- **The exercise**
Turn the material into a JSON list of strings, one string per line, starting with the line that contains "How big is the" and running through the last line of the material. Leave out blank lines.

------------------------------------------------

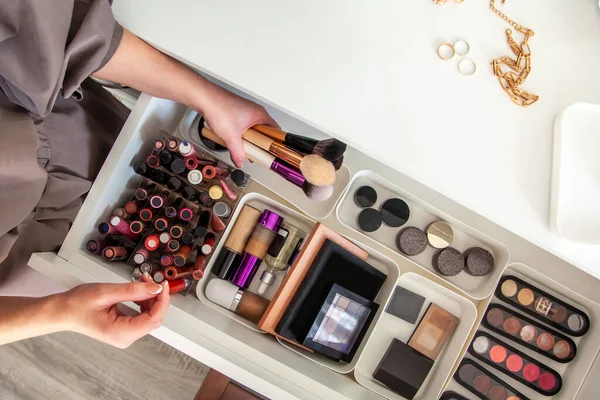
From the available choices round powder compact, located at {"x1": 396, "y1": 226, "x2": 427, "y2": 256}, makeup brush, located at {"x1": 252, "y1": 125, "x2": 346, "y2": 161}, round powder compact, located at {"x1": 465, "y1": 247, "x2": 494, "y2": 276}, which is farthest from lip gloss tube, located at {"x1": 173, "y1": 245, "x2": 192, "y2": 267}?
round powder compact, located at {"x1": 465, "y1": 247, "x2": 494, "y2": 276}

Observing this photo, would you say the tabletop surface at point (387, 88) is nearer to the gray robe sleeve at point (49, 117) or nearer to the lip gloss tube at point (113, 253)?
the gray robe sleeve at point (49, 117)

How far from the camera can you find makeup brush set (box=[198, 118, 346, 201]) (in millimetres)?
614

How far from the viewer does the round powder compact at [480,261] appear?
767mm

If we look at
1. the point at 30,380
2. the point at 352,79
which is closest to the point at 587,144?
the point at 352,79

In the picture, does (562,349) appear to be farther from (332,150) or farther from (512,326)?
(332,150)

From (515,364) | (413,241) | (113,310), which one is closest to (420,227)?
(413,241)

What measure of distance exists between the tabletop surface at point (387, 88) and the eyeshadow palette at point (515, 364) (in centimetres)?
26

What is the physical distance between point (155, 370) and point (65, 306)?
68 centimetres

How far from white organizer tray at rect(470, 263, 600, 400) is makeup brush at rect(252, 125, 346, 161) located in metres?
0.34

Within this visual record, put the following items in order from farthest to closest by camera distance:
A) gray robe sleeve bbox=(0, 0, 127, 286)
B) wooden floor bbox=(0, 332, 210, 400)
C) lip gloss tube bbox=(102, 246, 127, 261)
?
1. wooden floor bbox=(0, 332, 210, 400)
2. lip gloss tube bbox=(102, 246, 127, 261)
3. gray robe sleeve bbox=(0, 0, 127, 286)

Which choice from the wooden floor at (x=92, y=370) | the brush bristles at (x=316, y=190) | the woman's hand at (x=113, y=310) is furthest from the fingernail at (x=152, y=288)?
the wooden floor at (x=92, y=370)

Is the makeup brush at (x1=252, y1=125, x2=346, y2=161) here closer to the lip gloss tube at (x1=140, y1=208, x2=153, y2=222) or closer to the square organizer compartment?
the lip gloss tube at (x1=140, y1=208, x2=153, y2=222)

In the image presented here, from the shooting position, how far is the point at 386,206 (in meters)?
0.78

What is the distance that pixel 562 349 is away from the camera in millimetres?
775
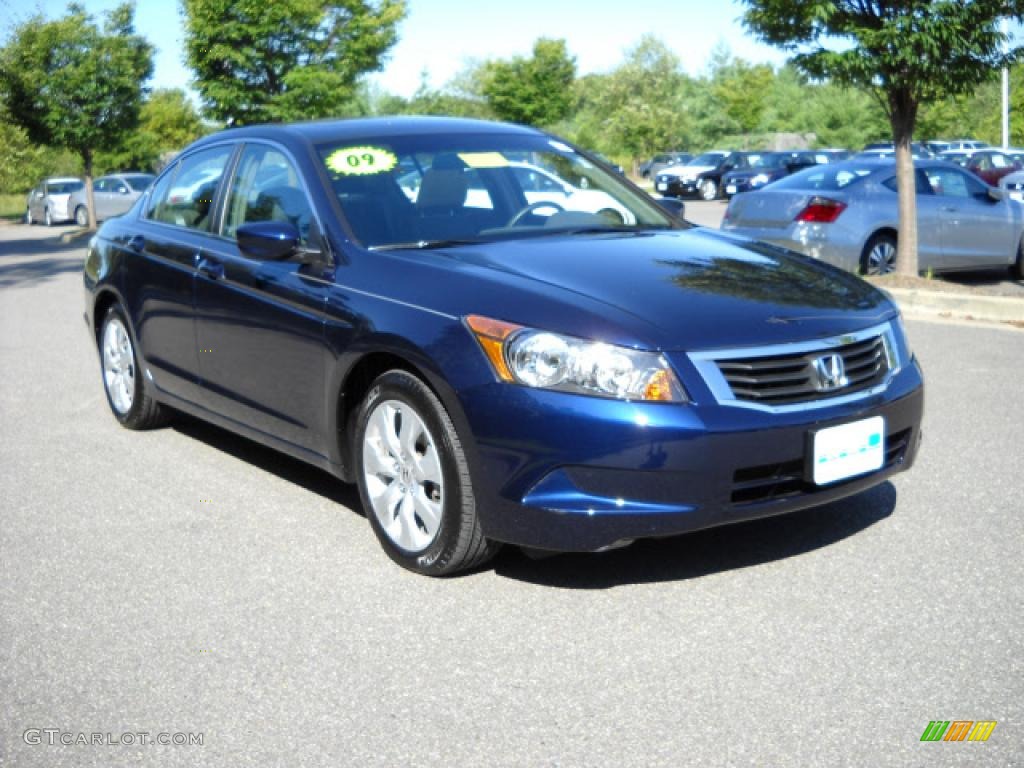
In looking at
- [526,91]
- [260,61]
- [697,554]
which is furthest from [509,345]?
[526,91]

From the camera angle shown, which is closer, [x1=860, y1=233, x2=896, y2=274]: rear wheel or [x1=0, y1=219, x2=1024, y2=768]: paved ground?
[x1=0, y1=219, x2=1024, y2=768]: paved ground

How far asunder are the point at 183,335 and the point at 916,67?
8.51 metres

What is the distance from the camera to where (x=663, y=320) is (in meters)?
4.28

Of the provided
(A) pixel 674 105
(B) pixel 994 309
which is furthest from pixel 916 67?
(A) pixel 674 105

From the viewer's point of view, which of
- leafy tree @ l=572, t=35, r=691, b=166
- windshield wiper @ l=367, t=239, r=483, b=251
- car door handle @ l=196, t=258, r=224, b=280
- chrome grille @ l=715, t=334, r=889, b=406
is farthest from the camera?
leafy tree @ l=572, t=35, r=691, b=166

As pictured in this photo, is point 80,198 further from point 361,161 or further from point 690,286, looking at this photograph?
point 690,286

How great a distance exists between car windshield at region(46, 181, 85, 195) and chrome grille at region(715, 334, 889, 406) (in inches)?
1469

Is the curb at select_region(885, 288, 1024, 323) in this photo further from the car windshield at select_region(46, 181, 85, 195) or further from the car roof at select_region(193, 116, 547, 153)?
the car windshield at select_region(46, 181, 85, 195)

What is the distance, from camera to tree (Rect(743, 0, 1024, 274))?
39.3ft

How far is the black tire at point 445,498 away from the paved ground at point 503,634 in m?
0.10

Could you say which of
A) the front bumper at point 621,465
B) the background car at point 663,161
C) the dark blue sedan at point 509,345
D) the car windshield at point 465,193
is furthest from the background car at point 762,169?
the front bumper at point 621,465

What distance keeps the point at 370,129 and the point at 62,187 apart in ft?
118

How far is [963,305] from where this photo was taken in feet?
37.1

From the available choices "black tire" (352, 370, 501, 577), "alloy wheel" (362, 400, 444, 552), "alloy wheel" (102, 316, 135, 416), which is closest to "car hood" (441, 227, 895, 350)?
"black tire" (352, 370, 501, 577)
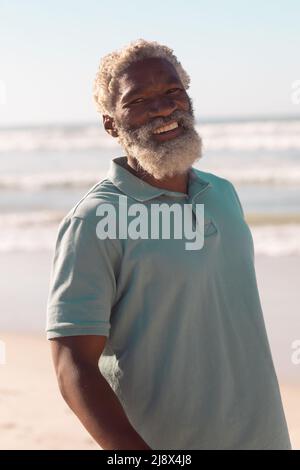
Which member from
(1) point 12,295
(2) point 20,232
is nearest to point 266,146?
(2) point 20,232

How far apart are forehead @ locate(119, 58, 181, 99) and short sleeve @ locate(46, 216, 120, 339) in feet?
1.45

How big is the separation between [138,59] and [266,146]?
28.0 metres

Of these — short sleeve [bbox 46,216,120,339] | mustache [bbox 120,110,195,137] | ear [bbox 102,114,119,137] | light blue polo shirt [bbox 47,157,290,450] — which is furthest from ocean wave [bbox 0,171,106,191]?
short sleeve [bbox 46,216,120,339]

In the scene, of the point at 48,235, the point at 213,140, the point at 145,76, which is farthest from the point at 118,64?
the point at 213,140

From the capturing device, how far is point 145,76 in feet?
7.44

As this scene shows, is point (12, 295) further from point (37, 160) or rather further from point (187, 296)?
point (37, 160)

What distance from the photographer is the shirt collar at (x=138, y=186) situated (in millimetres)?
2160

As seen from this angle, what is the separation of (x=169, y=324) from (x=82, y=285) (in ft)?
0.80

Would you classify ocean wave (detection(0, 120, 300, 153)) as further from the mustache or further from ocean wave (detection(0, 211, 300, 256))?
the mustache

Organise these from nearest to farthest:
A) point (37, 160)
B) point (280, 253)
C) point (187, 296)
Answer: point (187, 296)
point (280, 253)
point (37, 160)

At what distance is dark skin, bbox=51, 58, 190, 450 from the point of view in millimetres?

------------------------------------------------

- **Answer for this exercise**
[
  "How big is the separation between [138,59] and [266,146]?",
  "28.0 metres",
  "Of these — short sleeve [bbox 46,216,120,339] | mustache [bbox 120,110,195,137] | ear [bbox 102,114,119,137] | light blue polo shirt [bbox 47,157,290,450] — which is furthest from ocean wave [bbox 0,171,106,191]?",
  "short sleeve [bbox 46,216,120,339]",
  "In the scene, of the point at 48,235, the point at 213,140, the point at 145,76, which is farthest from the point at 118,64?",
  "the point at 213,140",
  "From the capturing device, how far is point 145,76 in feet?",
  "7.44",
  "As this scene shows, is point (12, 295) further from point (37, 160) or rather further from point (187, 296)?",
  "point (37, 160)",
  "What distance from the photographer is the shirt collar at (x=138, y=186) situated (in millimetres)?",
  "2160",
  "As seen from this angle, what is the separation of (x=169, y=324) from (x=82, y=285) (in ft)?",
  "0.80",
  "Would you classify ocean wave (detection(0, 120, 300, 153)) as further from the mustache or further from ocean wave (detection(0, 211, 300, 256))?",
  "the mustache",
  "Organise these from nearest to farthest:",
  "A) point (37, 160)",
  "B) point (280, 253)",
  "C) point (187, 296)",
  "Answer: point (187, 296)",
  "point (280, 253)",
  "point (37, 160)",
  "At what distance is dark skin, bbox=51, 58, 190, 450 from the point of view in millimetres?"
]